Then, in 1915, US Marines invaded the country and took control of the
bank, took control of the government. They stayed there for nineteen
years, 'til 1934. After that, they put in place an outfit called the
Garde d'Haiti, the Guard of Haiti, which acted as a proxy force to
maintain US interests in Haiti. And then that finally gave birth in 1957
to the dictatorship of Francois "Papa Doc"Duvalier. He became president
for life, passed on his title of president for life to his son
Jean-Claude Duvalier when he died in 1971.

AMY GOODMAN: And the role of US in that?

KIM IVES: And the US was essentially supporting those governments all
the time, for geopolitical reasons. Haiti was the principal bulwark
against the eastward push of, quote-unquote, "Communism"coming from
neighboring Cuba. And so, therefore, the Duvalier regimes, hugely
unpopular, were propped up, given military support by and economic
cooperation from the United States.

AMY GOODMAN: A kleptocracy, the dictators getting richer and the people
getting poorer?

KIM IVES: Exactly. And then, in 1986, they started to see that this
particular paradigm was creating too many Che Guevaras, too many
revolutions in Latin America, and they switched over to these facade
elections of putting supposedly democratic leaders in, but they were
purchased elections.

Haiti was the first country in Latin America to foil this US-engineered
election scenario by electing a poor parish priest, Jean-Bertrand
Aristide, to the presidency. And at the time of his inauguration on
February 7, 1991, he declared the second independence of Haiti, because
Haiti was going to become independent of the imperial domination of the
United States and France. And they quickly responded with a coup d'état
eight months later. He was sent into exile. And again, the earthquake
centered in Washington and Paris of the past twenty-four years began.
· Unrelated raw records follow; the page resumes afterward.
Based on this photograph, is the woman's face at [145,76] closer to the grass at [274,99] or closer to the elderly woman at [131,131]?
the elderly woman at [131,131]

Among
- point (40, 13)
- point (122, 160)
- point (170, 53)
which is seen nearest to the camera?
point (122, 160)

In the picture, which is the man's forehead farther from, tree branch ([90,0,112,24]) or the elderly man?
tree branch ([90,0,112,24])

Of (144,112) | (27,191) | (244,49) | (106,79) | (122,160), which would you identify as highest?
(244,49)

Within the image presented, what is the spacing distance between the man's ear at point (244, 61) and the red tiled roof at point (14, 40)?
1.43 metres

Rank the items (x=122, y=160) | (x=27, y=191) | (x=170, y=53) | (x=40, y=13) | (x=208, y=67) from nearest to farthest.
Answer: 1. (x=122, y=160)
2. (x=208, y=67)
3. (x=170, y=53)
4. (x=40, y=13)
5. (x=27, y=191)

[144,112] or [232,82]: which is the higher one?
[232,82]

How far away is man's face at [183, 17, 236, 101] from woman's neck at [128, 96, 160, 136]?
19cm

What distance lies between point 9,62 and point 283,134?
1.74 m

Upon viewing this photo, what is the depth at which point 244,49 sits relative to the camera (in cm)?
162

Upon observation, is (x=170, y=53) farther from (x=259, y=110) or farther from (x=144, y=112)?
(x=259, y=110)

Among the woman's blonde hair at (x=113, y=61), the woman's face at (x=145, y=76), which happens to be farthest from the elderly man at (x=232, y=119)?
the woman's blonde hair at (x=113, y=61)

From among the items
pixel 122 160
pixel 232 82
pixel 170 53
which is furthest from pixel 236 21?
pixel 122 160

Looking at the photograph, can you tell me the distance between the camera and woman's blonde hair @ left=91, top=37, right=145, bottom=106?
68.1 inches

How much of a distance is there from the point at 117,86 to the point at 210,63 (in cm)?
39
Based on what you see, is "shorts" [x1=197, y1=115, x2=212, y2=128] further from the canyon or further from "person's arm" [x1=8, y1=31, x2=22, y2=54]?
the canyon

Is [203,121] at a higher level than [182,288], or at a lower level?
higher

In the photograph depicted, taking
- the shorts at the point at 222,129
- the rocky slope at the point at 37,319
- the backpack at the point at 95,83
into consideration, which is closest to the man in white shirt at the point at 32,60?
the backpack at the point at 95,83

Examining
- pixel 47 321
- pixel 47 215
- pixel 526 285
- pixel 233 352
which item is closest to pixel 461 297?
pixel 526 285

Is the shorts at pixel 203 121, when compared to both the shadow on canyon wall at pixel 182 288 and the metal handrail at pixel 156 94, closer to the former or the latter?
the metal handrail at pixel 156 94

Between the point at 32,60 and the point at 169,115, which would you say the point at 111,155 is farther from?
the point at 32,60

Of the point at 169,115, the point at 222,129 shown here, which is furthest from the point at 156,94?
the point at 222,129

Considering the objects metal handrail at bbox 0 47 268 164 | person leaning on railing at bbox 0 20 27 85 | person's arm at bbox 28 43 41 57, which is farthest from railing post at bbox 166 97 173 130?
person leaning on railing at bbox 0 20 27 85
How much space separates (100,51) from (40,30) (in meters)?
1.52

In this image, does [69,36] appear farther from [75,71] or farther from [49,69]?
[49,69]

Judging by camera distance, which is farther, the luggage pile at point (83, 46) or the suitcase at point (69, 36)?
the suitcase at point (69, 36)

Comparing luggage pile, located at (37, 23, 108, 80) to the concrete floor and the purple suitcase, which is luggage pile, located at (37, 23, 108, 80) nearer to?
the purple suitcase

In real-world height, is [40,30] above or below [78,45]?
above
AMY GOODMAN: So you have the first coup against Aristide. He's kept out
for three years. The coup happened under George H.W. Bush, but continued
through President Clinton. By the way, one of the major platforms of
President Aristide when he first came to power was to increase the
minimum wage.

The second time he was elected, in 2004, immediately pushed out, taken
out by US military and security, this was a story Democracy Now!
listeners and viewers might remember well, because I followed a
delegation to the Central African Republic, where he and Mildred
Aristide were dumped, were essentially being held. And Maxine Waters,
Congress member from Los Angeles, Randall Robinson, founder of
TransAfrica, I covered them going to the Central African Republic, and
they brought back the Aristides to this hemisphere nearby Jamaica.
Ultimately they ended up in South Africa, where they are today. They
could not come back to this country. Tremendous pressure from the United
States, the officials. It was Secretary of State Colin Powell at the
time, Condoleezza Rice, saying he was not to return to this hemisphere.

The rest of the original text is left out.